Lance and Danette

Lance and Danette

Monday, September 15, 2008

The Alice Project


As many of you know I became very interested in the story of Randy Pausch and his journey as a terminal cancer patient. That would be the "simplistic" view. In the course of following his treatment, I began to really look at his life and the work he had done at Carnegie Mellon University. During several lectures, Randy mentioned the The Alice Project - a software application which uses 3D programming to create animation in a much more friendly environment for teens. It involves lots of drag and drop techniques v. throwing a student into trying to develop and author lines of code. http://www.alice.org/ While Dann, Cooper and Pausch's project sounded like a phenomenal learning tool, I must admit it flew right past me as I have no interest at all in programming. I took Pascal at UF for about 5 minutes and it probably ruined me forever. I kept leaving off that damn ";" or "." or "//" and my one tiny little line of program would NEVER run ... And yet, the Alice Project kept coming up over the course of the last year - kind of tugging at me.

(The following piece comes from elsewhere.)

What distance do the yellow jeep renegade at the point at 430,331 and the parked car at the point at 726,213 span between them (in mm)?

Last night Darby was frustrated because he wanted to make his own "Stickman" animation... he had the story line down, what his bad and good guys looked liked, the music he wanted in the background - but he couldn't find the software to make his vision real. Then the Alice Project popped into my head.... we looked at the application together. Tonight we will download the 2.0 version for Windows which is FREE compliments of Carnegie Mellon! Darby is interested in Computer Science as he wants to eventually design and build video games as well as other 3D animated projects - unfortunately there is no curriculum offering in programming right now for 6th graders - middle school. Alice might be a perfect solution for him and his curiosity, and willingness to learn. If it turns out that one of the reasons for being drawn to Randy and his story was to discover a way for Darby to accomplish his goals of one day becoming a Computer Science major, how serendipitous - what a "God" thing - how truly magical would that be?